Das Buch, von "Le Monde" als "exzellenter Krimi" bezeichnet, ist mehr als eine gute Story, die in die Welt des Verbrechens hineinleuchtet. Der Journalist Gamboa, der seit geraumer Zeit für die kolumbianische Zeitung "El Tiempo" in Rom tätig ist, hat eine Art Enthüllungsroman geschrieben: eine ebenso raffiniert verwobene wie kunstvoll durchgestaltete Erzählung, bei der man sich die ganze Lektüre hindurch nicht sicher ist, ob sie eine Übertreibung der Wirklichkeit oder eine fiktive Umsetzung tatsächlicher Begebenheiten ist.

Wer behält den Überblick?

Der Schauplatz des Geschehens ist Kolumbiens Hauptstadt Bogotá, der Ort, in dem sich die Zentralredaktion von Gamboas Zeitung befindet und in dem er selber 1965 geboren wurde. Als fraglos emsigsten Protagonisten des Buches könnte man den Journalisten Victor Silanpa bezeichnen.
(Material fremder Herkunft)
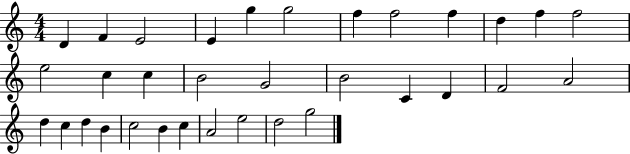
{
  \clef treble
  \numericTimeSignature
  \time 4/4
  \key c \major
  d'4 f'4 e'2 | e'4 g''4 g''2 | f''4 f''2 f''4 | d''4 f''4 f''2 | \break e''2 c''4 c''4 | b'2 g'2 | b'2 c'4 d'4 | f'2 a'2 | \break d''4 c''4 d''4 b'4 | c''2 b'4 c''4 | a'2 e''2 | d''2 g''2 | \break \bar "|."
}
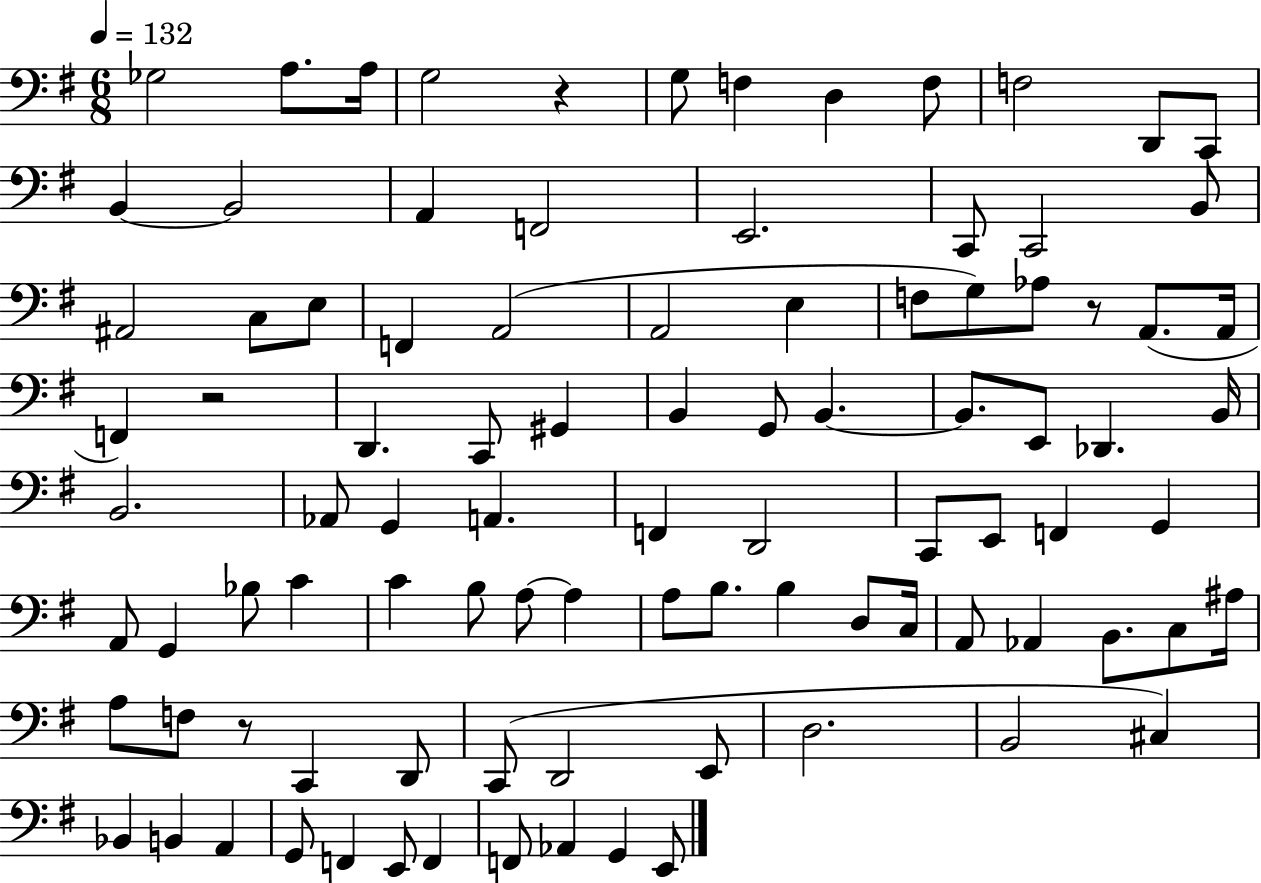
{
  \clef bass
  \numericTimeSignature
  \time 6/8
  \key g \major
  \tempo 4 = 132
  ges2 a8. a16 | g2 r4 | g8 f4 d4 f8 | f2 d,8 c,8 | \break b,4~~ b,2 | a,4 f,2 | e,2. | c,8 c,2 b,8 | \break ais,2 c8 e8 | f,4 a,2( | a,2 e4 | f8 g8) aes8 r8 a,8.( a,16 | \break f,4) r2 | d,4. c,8 gis,4 | b,4 g,8 b,4.~~ | b,8. e,8 des,4. b,16 | \break b,2. | aes,8 g,4 a,4. | f,4 d,2 | c,8 e,8 f,4 g,4 | \break a,8 g,4 bes8 c'4 | c'4 b8 a8~~ a4 | a8 b8. b4 d8 c16 | a,8 aes,4 b,8. c8 ais16 | \break a8 f8 r8 c,4 d,8 | c,8( d,2 e,8 | d2. | b,2 cis4) | \break bes,4 b,4 a,4 | g,8 f,4 e,8 f,4 | f,8 aes,4 g,4 e,8 | \bar "|."
}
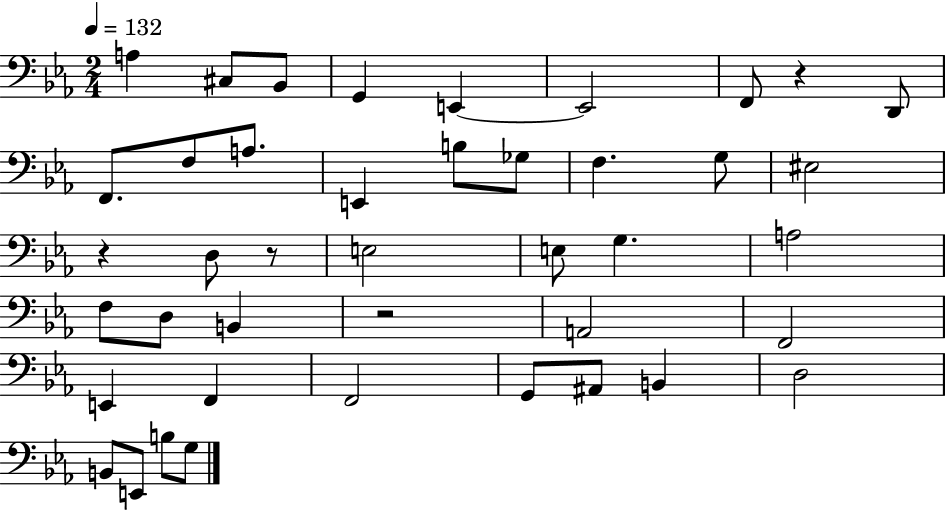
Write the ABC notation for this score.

X:1
T:Untitled
M:2/4
L:1/4
K:Eb
A, ^C,/2 _B,,/2 G,, E,, E,,2 F,,/2 z D,,/2 F,,/2 F,/2 A,/2 E,, B,/2 _G,/2 F, G,/2 ^E,2 z D,/2 z/2 E,2 E,/2 G, A,2 F,/2 D,/2 B,, z2 A,,2 F,,2 E,, F,, F,,2 G,,/2 ^A,,/2 B,, D,2 B,,/2 E,,/2 B,/2 G,/2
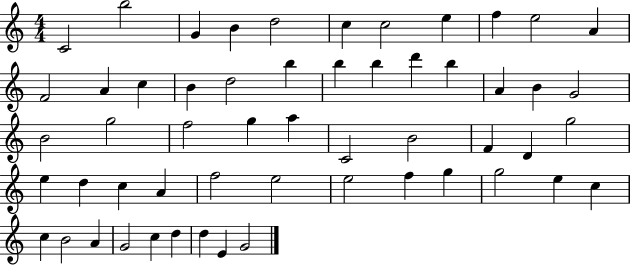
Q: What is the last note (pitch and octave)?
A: G4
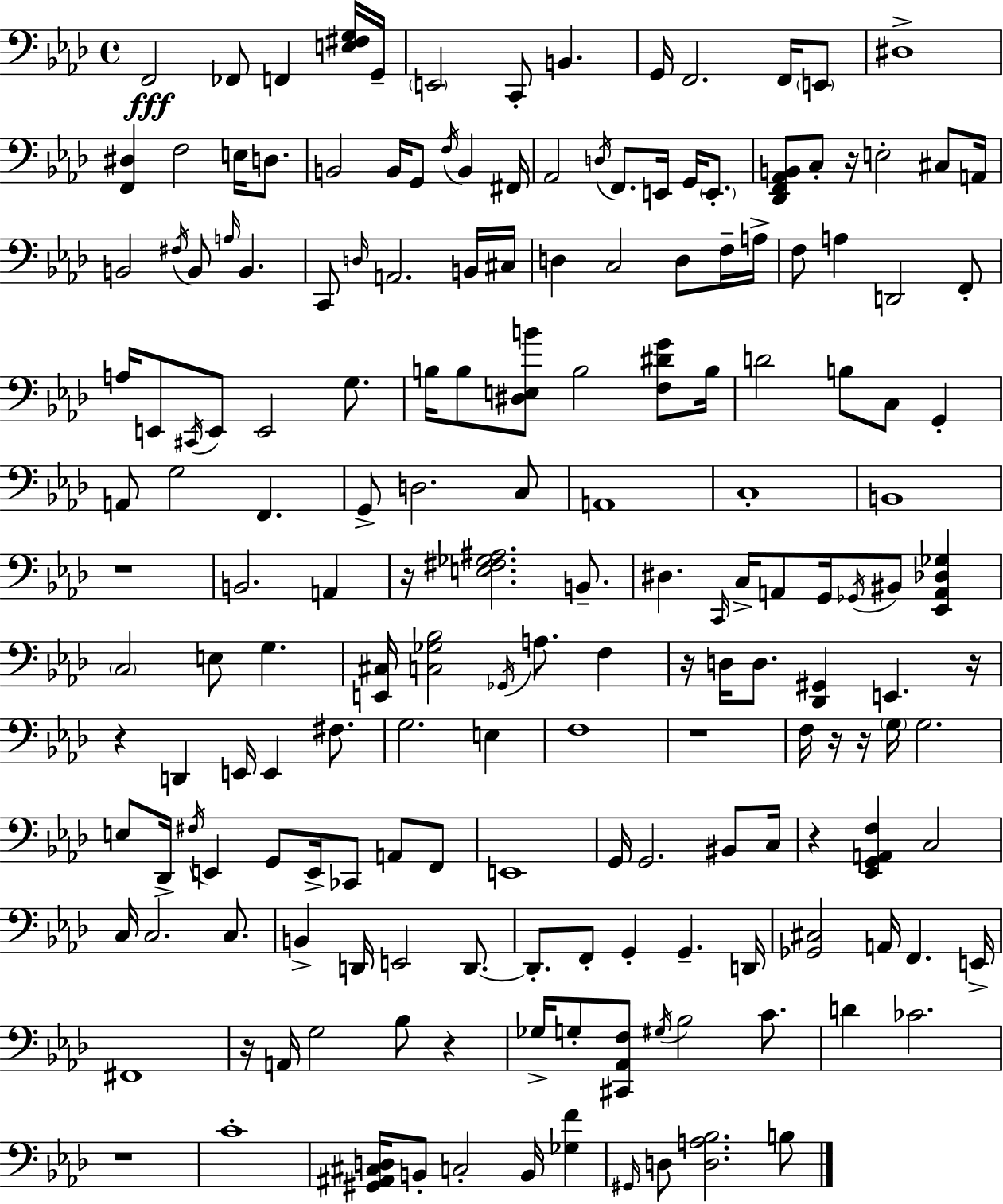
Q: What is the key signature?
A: AES major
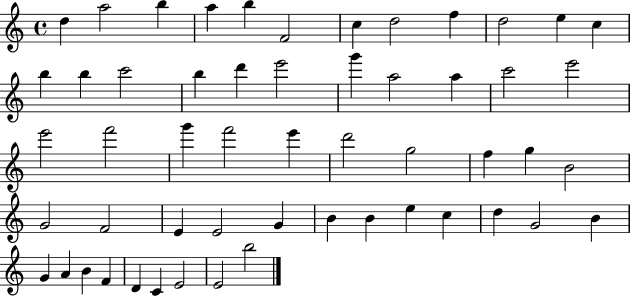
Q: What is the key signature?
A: C major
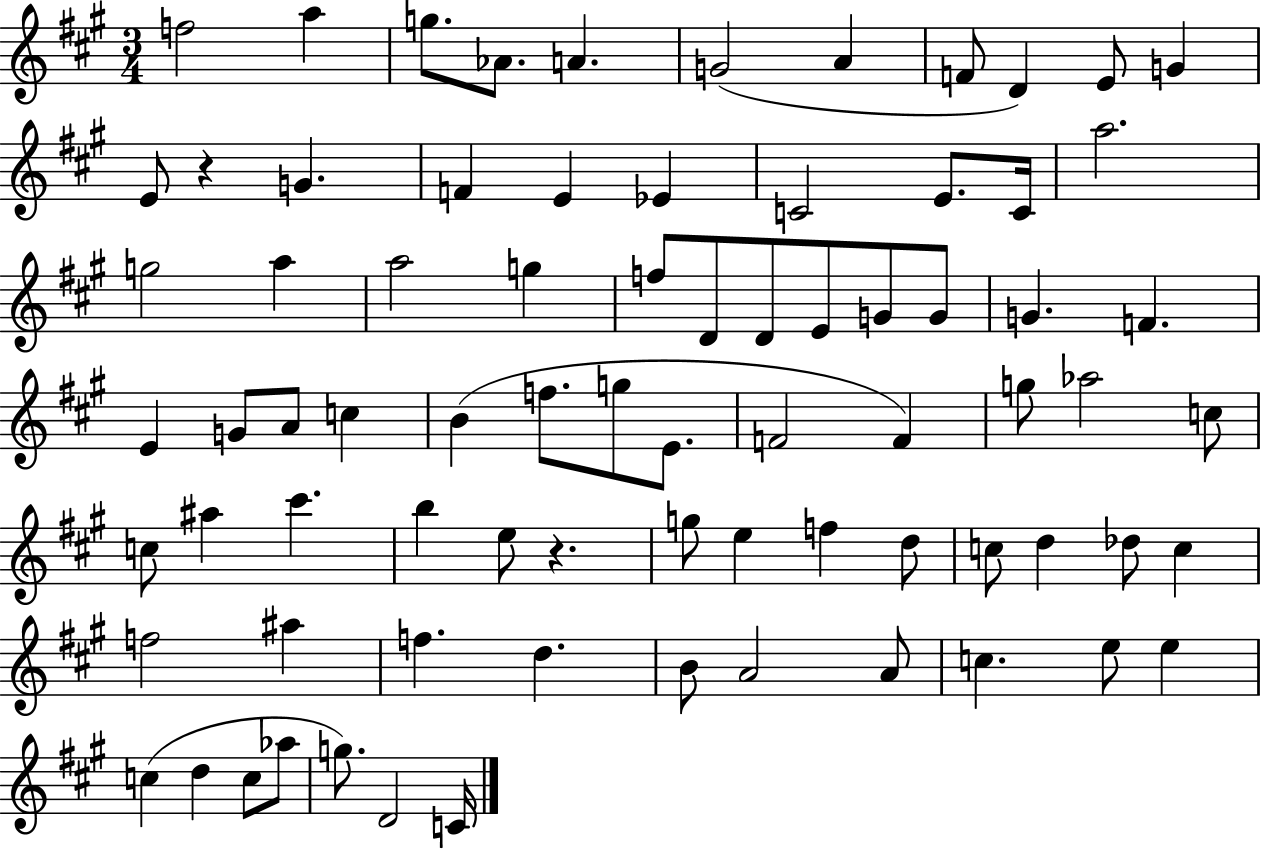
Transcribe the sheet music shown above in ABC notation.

X:1
T:Untitled
M:3/4
L:1/4
K:A
f2 a g/2 _A/2 A G2 A F/2 D E/2 G E/2 z G F E _E C2 E/2 C/4 a2 g2 a a2 g f/2 D/2 D/2 E/2 G/2 G/2 G F E G/2 A/2 c B f/2 g/2 E/2 F2 F g/2 _a2 c/2 c/2 ^a ^c' b e/2 z g/2 e f d/2 c/2 d _d/2 c f2 ^a f d B/2 A2 A/2 c e/2 e c d c/2 _a/2 g/2 D2 C/4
Doch gewissermaßen gehört dieser detektivische Wahrheitssucher mit beträchtlichen moralischen Stockflecken genauso zu der mobilen Verfügungsmasse des epischen Gesamtpersonals wie die anderen Figuren der monströsen Handlung, die so schwer zu durchschauen ist, dass einem der Gedanke kommt, es gibt hier nur zwei - allerdings wahrhaft übermenschliche - Helden: das Verbrechen und die Korruption.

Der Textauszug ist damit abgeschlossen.